SOURCE EXTRACT:
# # # #
The family Amblystegiaceae is one of many moss families in taxonomic flux.  Even the treatment in Flora North America (FNA) is self-proclaimed to be tentative, with the treatment of genera and species still controversial and unsettled. Hygroamblystegium and Amblystegium, each containing only one recognixed species, are weakly separated, and sometimes combined into a single genus. The principal differences noted in FNA are that the leaves of Amblystegium are smaller than those of Hygroamblystegium and the midrib is weaker, and that the plants lack paraphyllia (extra leaf-like or thread-like appendages between leaves).  Amblystegium is also said to be always terrestrial, while Hygroamblystegium is often (but not always!) aquatic.  By this definition it appears that Amblystegium serpens is found only in north Florida, and reports from central Florida need to be investigated.
# # # #
RECORD SET:
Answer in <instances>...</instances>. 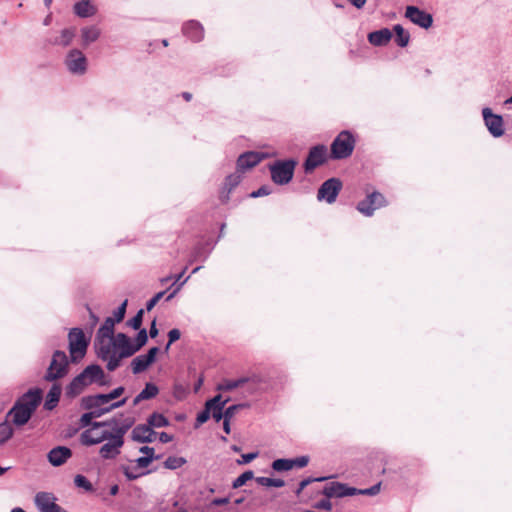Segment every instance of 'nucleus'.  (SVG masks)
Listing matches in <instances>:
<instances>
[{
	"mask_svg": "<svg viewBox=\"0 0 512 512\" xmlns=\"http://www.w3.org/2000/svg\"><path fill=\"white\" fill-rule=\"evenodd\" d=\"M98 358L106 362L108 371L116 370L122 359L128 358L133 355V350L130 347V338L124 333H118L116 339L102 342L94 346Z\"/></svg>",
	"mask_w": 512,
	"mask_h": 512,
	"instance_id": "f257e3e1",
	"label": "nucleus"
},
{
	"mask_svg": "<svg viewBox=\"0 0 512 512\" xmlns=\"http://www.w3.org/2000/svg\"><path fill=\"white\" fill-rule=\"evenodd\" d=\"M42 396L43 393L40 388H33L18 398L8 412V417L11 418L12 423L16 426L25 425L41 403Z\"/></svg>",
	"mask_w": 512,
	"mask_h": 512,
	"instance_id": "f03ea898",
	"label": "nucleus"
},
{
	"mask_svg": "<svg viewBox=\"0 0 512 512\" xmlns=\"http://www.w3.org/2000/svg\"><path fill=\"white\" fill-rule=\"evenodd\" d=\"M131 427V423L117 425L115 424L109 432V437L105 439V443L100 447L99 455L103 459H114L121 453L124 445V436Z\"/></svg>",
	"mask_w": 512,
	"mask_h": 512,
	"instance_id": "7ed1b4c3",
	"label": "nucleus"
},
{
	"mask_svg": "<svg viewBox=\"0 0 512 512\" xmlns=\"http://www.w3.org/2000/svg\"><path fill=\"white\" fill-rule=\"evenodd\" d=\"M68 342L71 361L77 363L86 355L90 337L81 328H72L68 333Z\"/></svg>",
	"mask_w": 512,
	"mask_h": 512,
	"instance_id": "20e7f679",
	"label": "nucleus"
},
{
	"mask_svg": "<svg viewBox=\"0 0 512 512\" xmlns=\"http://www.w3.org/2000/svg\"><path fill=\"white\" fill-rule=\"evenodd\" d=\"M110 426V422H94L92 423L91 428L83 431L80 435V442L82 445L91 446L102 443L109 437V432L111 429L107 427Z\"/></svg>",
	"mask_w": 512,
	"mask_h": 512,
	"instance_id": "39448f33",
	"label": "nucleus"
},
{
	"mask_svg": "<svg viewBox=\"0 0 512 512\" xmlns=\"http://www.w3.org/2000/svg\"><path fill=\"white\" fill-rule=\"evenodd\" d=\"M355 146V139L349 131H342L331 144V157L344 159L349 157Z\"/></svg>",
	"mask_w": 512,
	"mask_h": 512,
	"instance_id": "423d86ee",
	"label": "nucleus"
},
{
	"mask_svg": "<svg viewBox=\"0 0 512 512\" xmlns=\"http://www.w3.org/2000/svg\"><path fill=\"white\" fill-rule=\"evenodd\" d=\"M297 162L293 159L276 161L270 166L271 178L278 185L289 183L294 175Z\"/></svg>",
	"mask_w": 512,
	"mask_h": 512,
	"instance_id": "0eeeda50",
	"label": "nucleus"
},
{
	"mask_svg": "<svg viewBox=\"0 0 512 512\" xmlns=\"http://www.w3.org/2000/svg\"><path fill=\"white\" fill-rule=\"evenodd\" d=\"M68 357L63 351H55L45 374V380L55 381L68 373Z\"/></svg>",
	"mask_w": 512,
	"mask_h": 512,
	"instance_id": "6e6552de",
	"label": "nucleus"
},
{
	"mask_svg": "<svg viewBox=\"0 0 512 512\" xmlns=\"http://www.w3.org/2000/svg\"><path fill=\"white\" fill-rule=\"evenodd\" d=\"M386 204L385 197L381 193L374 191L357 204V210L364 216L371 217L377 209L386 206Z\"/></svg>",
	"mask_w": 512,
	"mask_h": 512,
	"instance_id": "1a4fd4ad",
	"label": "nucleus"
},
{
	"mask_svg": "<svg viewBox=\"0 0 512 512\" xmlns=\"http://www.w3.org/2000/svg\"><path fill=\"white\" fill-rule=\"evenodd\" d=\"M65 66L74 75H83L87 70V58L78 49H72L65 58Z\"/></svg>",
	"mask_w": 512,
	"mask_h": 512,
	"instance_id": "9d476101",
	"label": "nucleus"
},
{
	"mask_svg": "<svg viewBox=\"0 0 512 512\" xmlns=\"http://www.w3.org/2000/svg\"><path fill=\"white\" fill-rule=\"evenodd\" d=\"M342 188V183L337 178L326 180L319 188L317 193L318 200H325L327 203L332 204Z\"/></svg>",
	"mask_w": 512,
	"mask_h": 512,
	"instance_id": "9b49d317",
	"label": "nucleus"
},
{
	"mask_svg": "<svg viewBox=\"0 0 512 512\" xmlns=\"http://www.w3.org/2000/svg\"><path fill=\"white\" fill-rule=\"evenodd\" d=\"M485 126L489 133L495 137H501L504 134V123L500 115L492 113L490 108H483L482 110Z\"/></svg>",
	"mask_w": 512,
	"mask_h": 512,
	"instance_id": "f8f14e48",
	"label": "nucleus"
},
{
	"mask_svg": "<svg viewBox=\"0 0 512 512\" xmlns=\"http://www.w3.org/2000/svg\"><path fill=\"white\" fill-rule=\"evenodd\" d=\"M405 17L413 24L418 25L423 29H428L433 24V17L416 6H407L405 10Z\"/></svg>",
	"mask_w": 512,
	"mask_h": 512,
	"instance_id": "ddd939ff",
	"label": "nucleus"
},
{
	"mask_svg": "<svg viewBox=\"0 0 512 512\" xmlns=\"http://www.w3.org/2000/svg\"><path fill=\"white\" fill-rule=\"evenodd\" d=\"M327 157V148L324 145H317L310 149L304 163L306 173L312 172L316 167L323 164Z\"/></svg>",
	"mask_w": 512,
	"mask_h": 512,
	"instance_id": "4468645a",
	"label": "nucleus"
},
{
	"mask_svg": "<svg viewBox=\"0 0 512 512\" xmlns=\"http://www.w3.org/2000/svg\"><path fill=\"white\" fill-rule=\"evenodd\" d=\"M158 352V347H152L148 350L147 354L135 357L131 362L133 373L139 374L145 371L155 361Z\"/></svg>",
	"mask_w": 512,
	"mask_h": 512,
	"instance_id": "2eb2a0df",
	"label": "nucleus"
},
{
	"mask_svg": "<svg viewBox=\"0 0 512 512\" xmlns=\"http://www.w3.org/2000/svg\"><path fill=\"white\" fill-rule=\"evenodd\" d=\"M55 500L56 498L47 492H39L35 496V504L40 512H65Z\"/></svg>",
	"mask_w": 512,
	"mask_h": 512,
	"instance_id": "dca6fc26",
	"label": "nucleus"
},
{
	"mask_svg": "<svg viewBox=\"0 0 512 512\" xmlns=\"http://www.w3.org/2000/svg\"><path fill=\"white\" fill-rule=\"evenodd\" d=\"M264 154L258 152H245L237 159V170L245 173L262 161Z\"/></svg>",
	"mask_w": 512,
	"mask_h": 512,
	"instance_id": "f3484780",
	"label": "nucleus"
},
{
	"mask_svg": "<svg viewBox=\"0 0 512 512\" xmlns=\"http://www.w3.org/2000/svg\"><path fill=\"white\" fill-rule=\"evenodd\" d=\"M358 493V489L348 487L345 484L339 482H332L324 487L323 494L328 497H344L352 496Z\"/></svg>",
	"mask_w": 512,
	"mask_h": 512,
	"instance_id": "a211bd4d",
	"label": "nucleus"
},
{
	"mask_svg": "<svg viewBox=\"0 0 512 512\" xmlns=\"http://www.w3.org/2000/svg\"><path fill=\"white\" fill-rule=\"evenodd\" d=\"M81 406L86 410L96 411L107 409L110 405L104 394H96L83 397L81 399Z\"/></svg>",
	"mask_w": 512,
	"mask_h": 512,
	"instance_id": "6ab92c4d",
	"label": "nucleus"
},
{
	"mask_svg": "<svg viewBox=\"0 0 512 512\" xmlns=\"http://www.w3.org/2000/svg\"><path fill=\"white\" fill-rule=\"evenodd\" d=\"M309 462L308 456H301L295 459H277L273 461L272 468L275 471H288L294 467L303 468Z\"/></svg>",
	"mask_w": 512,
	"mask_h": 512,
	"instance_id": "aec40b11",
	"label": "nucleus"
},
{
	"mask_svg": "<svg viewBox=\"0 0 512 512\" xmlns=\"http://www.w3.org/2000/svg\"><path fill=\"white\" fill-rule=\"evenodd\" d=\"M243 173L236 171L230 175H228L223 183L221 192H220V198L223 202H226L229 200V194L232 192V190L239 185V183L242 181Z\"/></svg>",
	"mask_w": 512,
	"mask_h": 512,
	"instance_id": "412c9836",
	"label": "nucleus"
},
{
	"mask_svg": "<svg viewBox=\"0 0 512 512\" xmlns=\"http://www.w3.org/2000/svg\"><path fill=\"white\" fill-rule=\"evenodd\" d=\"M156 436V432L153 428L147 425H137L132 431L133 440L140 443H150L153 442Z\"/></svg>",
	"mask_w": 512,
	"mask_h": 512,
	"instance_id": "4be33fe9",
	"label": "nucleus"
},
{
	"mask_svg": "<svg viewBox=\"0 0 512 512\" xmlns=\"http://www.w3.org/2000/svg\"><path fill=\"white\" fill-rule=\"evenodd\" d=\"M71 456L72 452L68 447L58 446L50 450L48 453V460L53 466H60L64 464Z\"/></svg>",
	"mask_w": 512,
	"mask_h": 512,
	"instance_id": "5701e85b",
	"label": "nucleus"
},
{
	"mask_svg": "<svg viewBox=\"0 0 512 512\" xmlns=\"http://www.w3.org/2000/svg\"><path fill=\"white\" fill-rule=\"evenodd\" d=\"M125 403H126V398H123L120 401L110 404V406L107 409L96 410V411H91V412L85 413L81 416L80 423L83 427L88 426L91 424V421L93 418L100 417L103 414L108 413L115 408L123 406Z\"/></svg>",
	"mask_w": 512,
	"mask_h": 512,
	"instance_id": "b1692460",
# # # #
TASKS TO PERFORM:
1) According to the passage on the moss family Amblystegiaceae, what are paraphyllia?
2) Revise the Amblystegiaceae passage, everything from "The family Amblystegiaceae" down to "to be investigated.", putting "land-dwelling" in place of "terrestrial".
3) Write the next part of the passage on the moss family Amblystegiaceae, starting after its final sentence.

ANSWERS PROVIDED:
1) Extra leaf-like or thread-like appendages between leaves.

2)
The family Amblystegiaceae is one of many moss families in taxonomic flux.  Even the treatment in Flora North America (FNA) is self-proclaimed to be tentative, with the treatment of genera and species still controversial and unsettled. Hygroamblystegium and Amblystegium, each containing only one recognixed species, are weakly separated, and sometimes combined into a single genus. The principal differences noted in FNA are that the leaves of Amblystegium are smaller than those of Hygroamblystegium and the midrib is weaker, and that the plants lack paraphyllia (extra leaf-like or thread-like appendages between leaves).  Amblystegium is also said to be always land-dwelling, while Hygroamblystegium is often (but not always!) aquatic.  By this definition it appears that Amblystegium serpens is found only in north Florida, and reports from central Florida need to be investigated.

3)
A lucky shot of the tip of the capsule of Hygroamblystegium varium.
In herbaria, Hygroamblystegium varium is more likely to be filed under Amblystegium, and it might be best to leave them there until the taxonomic dust settles. Some other species have been recognized, including Hygroamblystegium tenax, H. fluviatale, H. humile, H. trichopodium, and H. noterophilum, but it seems clear that these are all just variants of  the aptly named H. varium.